>>>>

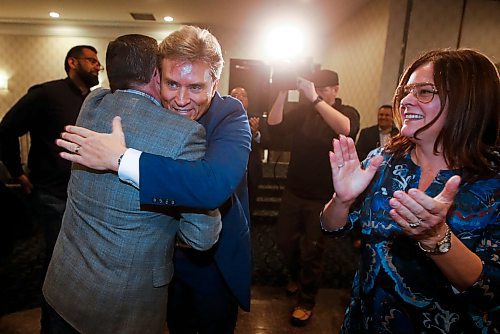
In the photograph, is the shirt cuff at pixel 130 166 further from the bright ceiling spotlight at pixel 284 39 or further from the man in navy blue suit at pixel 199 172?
the bright ceiling spotlight at pixel 284 39

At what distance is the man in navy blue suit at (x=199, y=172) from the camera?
0.88 metres

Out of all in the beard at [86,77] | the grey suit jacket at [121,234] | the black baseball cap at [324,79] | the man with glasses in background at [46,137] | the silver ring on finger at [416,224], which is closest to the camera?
the silver ring on finger at [416,224]

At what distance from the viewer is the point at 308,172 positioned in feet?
7.82

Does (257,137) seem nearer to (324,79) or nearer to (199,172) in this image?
(324,79)

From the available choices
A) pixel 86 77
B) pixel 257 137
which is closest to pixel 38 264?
pixel 86 77

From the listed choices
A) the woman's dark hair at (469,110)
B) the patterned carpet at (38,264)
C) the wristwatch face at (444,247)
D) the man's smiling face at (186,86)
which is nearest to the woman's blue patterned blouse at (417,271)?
the woman's dark hair at (469,110)

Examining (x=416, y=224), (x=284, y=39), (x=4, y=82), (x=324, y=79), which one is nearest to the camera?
(x=416, y=224)

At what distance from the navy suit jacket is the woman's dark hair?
589 millimetres

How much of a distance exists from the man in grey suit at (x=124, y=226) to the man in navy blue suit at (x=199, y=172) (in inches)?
2.2

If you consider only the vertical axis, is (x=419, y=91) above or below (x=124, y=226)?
above

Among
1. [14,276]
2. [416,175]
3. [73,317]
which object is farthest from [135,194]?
[14,276]

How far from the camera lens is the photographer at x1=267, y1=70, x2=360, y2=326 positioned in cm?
236

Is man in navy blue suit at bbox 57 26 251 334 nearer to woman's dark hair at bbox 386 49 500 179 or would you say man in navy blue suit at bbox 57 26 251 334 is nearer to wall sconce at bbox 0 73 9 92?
woman's dark hair at bbox 386 49 500 179

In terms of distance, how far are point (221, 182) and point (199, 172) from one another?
2.7 inches
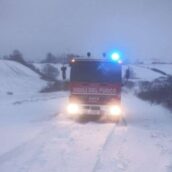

<<<<

Task details. Rewrite the entries from the line containing "Is man in navy" through the end of the entries as a two-column CSV with the headers entry and answer. Put one row per entry, with each entry's text and its answer each in a single quoted field and any line breaks turned into spaces, and leave the pictures out.

The output.
entry,answer
"Is man in navy blue suit at bbox 57 26 251 334 nearer to woman's dark hair at bbox 386 49 500 179 or would you say man in navy blue suit at bbox 57 26 251 334 is nearer to wall sconce at bbox 0 73 9 92?","woman's dark hair at bbox 386 49 500 179"
"In terms of distance, how far are point (221, 182) and point (199, 172) from one another?","2.7 inches"